Selection:
(begin)

The Russians Are Coming, The Russians Are Coming (1966)
Written by William Rose
Directed by Norman Jewison
In the 1960s, the Cold War was at a wild peak. Just three years before this film, the United States & Cuba went through a terrifying week of possible nuclear war. In the 1940s & 50s, dozens of Hollywood screenwriters, actors, and other people in the industry were labeled as communists or sympathizers to the Soviet Union. Jewison never really hid his left-leaning political views but knew to reveal them slowly as he became a more prominent director in Hollywood. For The Cincinnati Kid, he worked with blacklist screenwriter Ring Lardner Jr. on the script. Going even further was this film, a comedy that reveals Americans’ twisted ideology during this manic period. Jewison still finds empathy for these people and seeks to find a place of mutual understanding.

(end)

[Records of scene-based questions]
(begin)

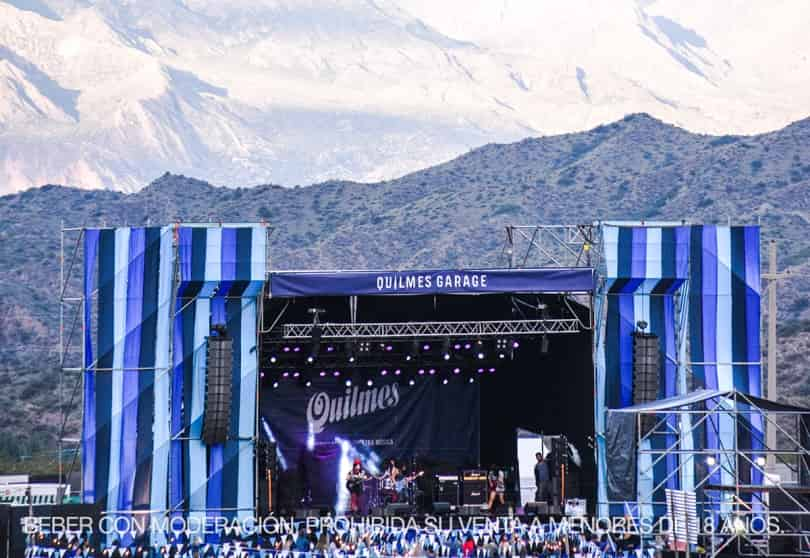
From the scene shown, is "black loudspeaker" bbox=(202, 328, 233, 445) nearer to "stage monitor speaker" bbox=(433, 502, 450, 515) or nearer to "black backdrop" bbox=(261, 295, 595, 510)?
"black backdrop" bbox=(261, 295, 595, 510)

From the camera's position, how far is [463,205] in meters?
77.6

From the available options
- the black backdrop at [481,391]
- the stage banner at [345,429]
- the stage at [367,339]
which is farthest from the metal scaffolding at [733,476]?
the stage banner at [345,429]

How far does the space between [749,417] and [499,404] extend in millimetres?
6923

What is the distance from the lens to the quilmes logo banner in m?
28.6

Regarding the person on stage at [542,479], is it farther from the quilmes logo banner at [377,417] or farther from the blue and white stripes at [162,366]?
the blue and white stripes at [162,366]

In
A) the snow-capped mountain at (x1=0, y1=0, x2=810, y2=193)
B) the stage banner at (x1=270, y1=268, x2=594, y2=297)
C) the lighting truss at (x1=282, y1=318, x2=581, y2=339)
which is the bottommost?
the lighting truss at (x1=282, y1=318, x2=581, y2=339)

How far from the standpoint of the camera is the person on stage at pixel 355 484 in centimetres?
2623

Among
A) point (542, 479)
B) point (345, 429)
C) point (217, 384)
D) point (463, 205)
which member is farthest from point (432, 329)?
point (463, 205)

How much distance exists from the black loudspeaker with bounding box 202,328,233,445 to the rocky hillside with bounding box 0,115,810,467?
38.5m

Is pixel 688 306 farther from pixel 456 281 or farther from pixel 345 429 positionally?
pixel 345 429

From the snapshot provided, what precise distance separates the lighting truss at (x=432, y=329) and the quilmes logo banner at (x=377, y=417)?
3.14m

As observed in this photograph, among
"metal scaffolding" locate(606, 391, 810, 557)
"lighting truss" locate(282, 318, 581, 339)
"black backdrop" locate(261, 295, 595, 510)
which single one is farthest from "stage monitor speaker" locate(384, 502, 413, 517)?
"metal scaffolding" locate(606, 391, 810, 557)

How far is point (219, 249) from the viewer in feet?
74.0

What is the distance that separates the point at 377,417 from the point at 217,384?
7.22 metres
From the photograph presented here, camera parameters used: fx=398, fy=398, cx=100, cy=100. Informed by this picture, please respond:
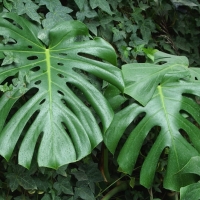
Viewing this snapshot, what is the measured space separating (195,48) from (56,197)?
111 centimetres

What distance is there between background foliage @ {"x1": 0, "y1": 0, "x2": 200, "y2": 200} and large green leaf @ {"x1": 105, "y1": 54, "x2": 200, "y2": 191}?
0.09 metres

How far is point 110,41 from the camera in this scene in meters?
1.70

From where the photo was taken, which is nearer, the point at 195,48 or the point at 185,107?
the point at 185,107

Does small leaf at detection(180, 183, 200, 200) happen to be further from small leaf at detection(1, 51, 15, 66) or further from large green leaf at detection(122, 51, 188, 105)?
small leaf at detection(1, 51, 15, 66)

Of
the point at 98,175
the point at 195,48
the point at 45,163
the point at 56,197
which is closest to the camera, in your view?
the point at 45,163

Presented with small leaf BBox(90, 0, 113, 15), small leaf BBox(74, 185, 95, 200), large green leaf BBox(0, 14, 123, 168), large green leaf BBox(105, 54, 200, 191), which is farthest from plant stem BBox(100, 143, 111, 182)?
small leaf BBox(90, 0, 113, 15)

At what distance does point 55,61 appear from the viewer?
1.33m

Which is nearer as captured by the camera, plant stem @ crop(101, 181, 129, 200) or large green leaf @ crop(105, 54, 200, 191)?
large green leaf @ crop(105, 54, 200, 191)

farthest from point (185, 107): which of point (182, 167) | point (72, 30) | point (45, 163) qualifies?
point (45, 163)

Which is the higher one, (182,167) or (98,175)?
(182,167)

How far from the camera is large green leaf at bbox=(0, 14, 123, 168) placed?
3.80ft

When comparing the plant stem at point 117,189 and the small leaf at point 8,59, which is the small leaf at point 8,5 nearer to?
the small leaf at point 8,59

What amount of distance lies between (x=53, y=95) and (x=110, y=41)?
1.82ft

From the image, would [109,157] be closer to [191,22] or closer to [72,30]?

(end)

Problems:
(a) In the film review above, which blacklisted screenwriter did Jewison work with on the script for The Cincinnati Kid?
(b) Write the next part of the film review, continuing from its last sentence.

Responses to the tasks:
(a) Ring Lardner Jr.

(b)
A Soviet navy submarine gets too close to the Massachusetts island of Gloucester, and it gets stuck on a sandbar. A group of about nine sailors goes ashore to find a boat to help tow them to freedom, led by Yuri (Alan Arkin). They end up taking hostages in the vacation home of Walt Whitaker (Carl Reiner) and his wife Elspeth (Eva St. Marie). Yuri leaves Alexei (John Phillip Law) to keep the family in place, so they don’t notify the authorities about the Russians’ presence. It becomes clear the Soviets are terrified of what will be done to them and behave in a way that shows their fear. Of course, they get spotted, and word begins to spread around the island, leading Sheriff Mattocks (Brian Keith) and his deputy Norman (Jonathan Winters) to keep the townsfolk from becoming thoroughly carried away like an angry mob.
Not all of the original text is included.